All Products
Search
Document Center

PolarDB:Use Hash Match to perform IMCI-enabled operations

Last Updated:Mar 28, 2026

The In-Memory Column Index (IMCI) executor in PolarDB represents intermediate results as line numbers by default. For large queries whose data exceeds available memory, this approach causes excessive random and repeated I/O, degrading execution efficiency. To address this, the IMCI executor introduces a set of operators that materialize intermediate results. This topic describes the Hash Match operator—the materialized counterpart of Hash Join—and explains how it implements intermediate result materialization.

Execution plan

The Hash Match operator runs in two phases: the build phase and the probe phase.

  • Build phase: Join predicates serve as keys to hash each row of the left table into a hash table.

  • Probe phase: The right table is scanned, rows are matched against the hash table using the same join predicates, and the result set is emitted based on the join type.

To avoid building one oversized hash table that causes severe conflicts or requires continuous resizing, the left table is partitioned by specific rules. Each partition gets its own independent hash table. During the probe phase, the system looks up only the hash table in the partition where each right-table row belongs.

Build phase

The build feature is implemented in doOpen, which runs two sub-phases sequentially: doBuild and doMerge. Each sub-phase uses a thread group for concurrent processing.

doBuild

Each worker thread builds independent hash tables for each partition using the left table data, producing a worker x partition matrix of hash maps:

Worker\PartitionPartition0Partition1...PartitionN
Worker0HashMap00HashMap01...HashMap0N
Worker1HashMap10HashMap11...HashMap1N
...............
WorkerMHashMapM0HashMapM1...HashMapMN

Each hash table entry is a UInt64 value that encodes the position of the chunk corresponding to that key. The UInt64 is split into three bit-level fields:

  • UInt16: the worker thread that owns the chunk

  • UInt16: the chunk offset

  • UInt32: the array index within the chunk

Worker threads fetch tuples from the left table in parallel and insert them into the hash table for their assigned worker and partition—without locking. This continues until all left-table data is processed.

doMerge

After doBuild, each partition has one hash table per worker thread. The probe phase requires a single hash table per partition, so doMerge consolidates all per-worker hash tables in a partition into one:

Build\PartitionPartition0Partition1...PartitionN
MergeHashMap0HashMap1...HashMapN

Each partition is merged by a single worker thread independently, eliminating lock synchronization. Because the number of partitions exceeds the number of worker threads, the workload is evenly distributed across workers.

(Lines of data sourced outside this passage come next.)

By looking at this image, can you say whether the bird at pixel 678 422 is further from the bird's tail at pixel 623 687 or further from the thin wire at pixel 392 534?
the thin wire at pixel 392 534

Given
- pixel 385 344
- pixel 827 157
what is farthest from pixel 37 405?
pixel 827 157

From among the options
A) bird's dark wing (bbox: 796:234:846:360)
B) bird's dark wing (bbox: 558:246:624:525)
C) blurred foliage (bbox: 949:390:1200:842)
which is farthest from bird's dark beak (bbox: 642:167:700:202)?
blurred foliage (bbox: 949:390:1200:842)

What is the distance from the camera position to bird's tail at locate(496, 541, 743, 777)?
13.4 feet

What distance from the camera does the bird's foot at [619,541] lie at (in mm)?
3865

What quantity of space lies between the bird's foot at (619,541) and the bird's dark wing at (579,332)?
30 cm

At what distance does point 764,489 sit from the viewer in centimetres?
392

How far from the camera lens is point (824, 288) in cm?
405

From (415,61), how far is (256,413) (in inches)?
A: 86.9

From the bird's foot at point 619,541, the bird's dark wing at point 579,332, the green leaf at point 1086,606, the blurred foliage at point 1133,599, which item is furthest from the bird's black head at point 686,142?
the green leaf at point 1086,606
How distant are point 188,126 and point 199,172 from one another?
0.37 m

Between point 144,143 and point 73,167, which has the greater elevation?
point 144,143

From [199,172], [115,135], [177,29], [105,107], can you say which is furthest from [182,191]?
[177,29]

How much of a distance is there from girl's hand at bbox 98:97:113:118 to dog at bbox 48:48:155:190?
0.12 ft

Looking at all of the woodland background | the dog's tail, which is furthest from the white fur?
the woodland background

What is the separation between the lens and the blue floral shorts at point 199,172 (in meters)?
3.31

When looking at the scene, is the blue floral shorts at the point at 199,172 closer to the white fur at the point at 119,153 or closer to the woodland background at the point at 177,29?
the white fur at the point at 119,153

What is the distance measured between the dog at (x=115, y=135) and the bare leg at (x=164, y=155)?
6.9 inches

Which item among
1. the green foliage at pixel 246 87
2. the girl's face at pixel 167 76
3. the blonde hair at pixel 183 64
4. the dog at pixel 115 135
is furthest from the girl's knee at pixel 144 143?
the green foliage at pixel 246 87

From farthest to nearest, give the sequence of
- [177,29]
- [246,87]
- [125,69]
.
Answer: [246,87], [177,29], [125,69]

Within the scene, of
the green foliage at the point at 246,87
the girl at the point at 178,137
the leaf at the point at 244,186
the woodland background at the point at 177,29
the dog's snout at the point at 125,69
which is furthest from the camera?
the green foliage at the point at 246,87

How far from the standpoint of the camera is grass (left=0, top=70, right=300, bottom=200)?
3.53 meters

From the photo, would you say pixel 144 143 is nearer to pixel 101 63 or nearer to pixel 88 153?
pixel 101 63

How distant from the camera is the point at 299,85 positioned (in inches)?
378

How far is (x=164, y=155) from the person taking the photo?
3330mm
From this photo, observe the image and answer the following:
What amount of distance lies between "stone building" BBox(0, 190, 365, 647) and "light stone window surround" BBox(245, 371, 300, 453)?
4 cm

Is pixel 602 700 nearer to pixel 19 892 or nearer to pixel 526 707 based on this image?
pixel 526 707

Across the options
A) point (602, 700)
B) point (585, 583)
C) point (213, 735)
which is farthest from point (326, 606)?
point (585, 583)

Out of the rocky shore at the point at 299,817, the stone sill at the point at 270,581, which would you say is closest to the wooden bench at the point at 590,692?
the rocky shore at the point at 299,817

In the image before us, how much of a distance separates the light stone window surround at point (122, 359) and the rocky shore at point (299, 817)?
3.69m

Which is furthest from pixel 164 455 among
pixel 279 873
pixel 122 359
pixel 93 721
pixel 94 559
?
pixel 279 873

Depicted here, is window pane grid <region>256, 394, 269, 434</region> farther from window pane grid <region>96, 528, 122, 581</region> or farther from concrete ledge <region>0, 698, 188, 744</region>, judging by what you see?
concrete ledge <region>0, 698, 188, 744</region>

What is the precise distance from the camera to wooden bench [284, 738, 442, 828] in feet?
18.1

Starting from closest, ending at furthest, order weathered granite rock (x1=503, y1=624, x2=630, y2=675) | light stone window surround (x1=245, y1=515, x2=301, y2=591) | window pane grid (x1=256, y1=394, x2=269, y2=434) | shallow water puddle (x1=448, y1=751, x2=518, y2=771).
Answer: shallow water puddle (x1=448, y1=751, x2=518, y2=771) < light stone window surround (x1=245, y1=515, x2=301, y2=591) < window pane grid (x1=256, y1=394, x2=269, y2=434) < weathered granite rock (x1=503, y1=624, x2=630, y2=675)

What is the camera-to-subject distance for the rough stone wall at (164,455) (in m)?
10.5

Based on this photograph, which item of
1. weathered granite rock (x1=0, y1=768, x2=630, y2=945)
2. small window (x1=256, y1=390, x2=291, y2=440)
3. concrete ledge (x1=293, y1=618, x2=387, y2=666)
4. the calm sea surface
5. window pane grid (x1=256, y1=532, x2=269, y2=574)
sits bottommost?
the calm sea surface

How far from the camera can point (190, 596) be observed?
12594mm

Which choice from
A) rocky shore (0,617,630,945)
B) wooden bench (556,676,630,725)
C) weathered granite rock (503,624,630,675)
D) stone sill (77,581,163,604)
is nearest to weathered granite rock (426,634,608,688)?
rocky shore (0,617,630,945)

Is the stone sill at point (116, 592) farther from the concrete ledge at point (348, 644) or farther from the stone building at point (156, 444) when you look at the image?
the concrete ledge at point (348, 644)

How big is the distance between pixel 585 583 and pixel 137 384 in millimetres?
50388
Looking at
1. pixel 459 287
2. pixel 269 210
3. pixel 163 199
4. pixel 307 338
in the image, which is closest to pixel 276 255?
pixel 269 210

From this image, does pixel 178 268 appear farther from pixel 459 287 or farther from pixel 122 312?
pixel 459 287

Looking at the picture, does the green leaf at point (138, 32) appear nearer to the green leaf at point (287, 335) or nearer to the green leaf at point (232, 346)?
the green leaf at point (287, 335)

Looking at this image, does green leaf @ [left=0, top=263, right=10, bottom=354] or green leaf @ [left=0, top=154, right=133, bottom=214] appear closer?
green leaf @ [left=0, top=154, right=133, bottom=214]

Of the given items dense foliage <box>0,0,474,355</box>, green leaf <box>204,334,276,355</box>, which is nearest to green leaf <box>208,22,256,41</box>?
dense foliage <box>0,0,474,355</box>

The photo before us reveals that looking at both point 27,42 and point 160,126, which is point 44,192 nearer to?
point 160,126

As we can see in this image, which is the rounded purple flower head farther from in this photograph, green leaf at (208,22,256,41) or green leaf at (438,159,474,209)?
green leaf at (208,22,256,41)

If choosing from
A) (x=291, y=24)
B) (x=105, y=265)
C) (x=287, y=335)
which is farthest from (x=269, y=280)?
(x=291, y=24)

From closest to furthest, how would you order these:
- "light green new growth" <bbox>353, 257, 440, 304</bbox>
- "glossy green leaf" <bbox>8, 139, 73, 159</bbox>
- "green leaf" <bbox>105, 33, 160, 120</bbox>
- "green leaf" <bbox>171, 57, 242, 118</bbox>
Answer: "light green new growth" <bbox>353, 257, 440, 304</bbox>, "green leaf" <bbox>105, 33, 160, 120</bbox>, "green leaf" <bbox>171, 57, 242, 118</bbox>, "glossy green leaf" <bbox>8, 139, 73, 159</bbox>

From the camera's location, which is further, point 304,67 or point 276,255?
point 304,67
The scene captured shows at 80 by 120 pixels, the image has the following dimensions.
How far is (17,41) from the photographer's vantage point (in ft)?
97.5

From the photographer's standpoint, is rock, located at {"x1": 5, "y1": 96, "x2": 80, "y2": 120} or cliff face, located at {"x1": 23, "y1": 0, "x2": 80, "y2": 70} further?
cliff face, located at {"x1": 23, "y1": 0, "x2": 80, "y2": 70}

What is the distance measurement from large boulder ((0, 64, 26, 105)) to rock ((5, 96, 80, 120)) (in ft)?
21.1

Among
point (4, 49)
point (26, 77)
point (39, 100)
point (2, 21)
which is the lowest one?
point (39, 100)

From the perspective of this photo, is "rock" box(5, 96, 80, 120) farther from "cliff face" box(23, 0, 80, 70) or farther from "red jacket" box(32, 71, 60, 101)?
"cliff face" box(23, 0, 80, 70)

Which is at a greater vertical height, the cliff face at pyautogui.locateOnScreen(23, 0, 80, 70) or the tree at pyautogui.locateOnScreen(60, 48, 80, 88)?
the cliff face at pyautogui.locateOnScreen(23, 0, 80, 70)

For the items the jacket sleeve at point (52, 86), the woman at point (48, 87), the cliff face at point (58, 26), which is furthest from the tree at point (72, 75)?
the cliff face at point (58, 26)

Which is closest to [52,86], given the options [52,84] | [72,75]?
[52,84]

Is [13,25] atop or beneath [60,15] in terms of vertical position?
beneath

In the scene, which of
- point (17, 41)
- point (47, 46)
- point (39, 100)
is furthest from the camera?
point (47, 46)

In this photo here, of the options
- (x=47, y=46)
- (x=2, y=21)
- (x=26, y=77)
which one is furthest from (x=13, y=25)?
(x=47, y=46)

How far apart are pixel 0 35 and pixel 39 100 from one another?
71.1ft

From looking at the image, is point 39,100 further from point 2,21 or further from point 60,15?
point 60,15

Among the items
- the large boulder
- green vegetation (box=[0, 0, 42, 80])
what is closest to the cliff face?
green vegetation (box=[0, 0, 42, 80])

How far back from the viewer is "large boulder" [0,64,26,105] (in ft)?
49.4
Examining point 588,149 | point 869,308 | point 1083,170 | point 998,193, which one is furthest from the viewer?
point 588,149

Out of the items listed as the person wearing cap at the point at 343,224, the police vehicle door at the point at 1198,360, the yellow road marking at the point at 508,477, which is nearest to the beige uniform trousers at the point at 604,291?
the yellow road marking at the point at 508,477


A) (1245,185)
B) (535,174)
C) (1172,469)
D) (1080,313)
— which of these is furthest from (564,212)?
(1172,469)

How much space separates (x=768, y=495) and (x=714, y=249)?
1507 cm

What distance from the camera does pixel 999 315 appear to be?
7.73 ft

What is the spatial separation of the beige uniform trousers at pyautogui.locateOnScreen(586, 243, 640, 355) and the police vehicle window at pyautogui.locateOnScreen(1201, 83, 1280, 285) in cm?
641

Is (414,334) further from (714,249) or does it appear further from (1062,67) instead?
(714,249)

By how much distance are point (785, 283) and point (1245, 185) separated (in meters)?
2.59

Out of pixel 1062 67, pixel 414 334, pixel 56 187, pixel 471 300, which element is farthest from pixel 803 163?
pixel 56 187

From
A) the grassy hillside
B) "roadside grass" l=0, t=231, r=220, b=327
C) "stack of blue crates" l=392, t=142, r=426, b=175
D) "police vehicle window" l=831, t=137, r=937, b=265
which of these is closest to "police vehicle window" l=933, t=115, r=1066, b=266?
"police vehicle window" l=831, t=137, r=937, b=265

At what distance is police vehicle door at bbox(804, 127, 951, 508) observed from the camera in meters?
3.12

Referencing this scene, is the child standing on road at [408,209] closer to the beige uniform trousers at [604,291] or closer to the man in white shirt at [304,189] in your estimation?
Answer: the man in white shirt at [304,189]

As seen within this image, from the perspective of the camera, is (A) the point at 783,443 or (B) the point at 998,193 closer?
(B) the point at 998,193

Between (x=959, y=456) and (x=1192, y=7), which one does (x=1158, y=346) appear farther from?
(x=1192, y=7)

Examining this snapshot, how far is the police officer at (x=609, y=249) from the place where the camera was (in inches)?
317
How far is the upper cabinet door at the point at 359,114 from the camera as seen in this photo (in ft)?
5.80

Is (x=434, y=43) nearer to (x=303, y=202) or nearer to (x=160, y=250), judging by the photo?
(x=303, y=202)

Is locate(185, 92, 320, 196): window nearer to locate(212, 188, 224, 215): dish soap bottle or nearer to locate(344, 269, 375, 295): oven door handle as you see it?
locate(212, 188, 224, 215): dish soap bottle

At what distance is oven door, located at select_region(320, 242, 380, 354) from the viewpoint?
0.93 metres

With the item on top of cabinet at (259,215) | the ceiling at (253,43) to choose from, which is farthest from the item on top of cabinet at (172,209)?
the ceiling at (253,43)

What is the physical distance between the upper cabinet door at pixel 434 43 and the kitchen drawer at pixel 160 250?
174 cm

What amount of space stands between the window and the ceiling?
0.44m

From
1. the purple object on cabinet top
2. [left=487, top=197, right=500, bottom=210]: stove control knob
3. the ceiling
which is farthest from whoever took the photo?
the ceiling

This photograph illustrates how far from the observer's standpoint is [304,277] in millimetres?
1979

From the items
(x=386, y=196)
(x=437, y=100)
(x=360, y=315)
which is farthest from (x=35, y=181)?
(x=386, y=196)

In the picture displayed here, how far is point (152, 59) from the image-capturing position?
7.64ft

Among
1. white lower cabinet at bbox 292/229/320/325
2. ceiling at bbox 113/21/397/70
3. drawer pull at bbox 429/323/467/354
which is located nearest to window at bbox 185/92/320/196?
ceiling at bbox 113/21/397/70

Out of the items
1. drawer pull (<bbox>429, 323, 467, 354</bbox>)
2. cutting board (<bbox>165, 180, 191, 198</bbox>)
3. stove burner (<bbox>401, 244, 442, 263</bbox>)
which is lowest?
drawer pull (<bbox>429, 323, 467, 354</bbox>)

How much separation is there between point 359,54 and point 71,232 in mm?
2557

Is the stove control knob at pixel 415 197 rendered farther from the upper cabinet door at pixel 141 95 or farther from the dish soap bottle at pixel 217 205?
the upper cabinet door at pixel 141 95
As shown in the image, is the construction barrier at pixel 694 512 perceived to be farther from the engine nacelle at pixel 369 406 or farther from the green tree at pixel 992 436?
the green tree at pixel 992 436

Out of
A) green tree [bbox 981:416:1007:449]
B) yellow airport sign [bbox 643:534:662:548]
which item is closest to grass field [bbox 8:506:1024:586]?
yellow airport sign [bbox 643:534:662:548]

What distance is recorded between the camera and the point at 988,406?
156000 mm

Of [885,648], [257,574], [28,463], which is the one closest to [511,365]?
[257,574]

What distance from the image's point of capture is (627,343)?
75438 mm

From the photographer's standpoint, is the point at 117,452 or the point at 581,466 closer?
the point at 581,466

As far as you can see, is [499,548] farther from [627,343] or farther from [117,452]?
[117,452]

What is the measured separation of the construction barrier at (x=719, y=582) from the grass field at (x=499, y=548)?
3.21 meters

Spill to disk in the build phase

Each worker thread receives an equal share of the total memory quota. When available memory cannot hold all hash tables and chunks, the operator spills entire partitions to disk, starting from the highest-numbered partition, until the remaining in-memory partitions can be processed normally. If no partition fits in memory, an OutOfMemoryError is thrown.

During doBuild, if a worker thread cannot add a key-value pair to a hash table or store a chunk due to insufficient memory, it spills the data for its highest-numbered partition to disk:

  1. Chunks are written to a temporary file and their memory is released.

  2. The hash table for that partition is deleted.

  3. When the partition is needed later, the chunks are read from the temporary file and the hash table is rebuilt.

The highest spilled partition number is visible to all worker threads. If a worker's highest spilled partition exceeds the current global maximum, it updates the global value and releases memory accordingly. For partitions above the current highest in-memory number, worker threads skip building hash tables and instead write data directly to chunks, spilling to disk when a chunk is full.

Probe phase

The probe phase reads the right table and matches rows against the hash tables built in the build phase, following the same partition rules. It is driven by memory fetch operations from parent nodes, with a thread group handling concurrent processing.

doFetch

Worker threads fetch right-table data and look up matching tuples in the hash table for each row's partition. Matched tuples are processed according to the join type. This repeats until all worker threads have consumed the right table.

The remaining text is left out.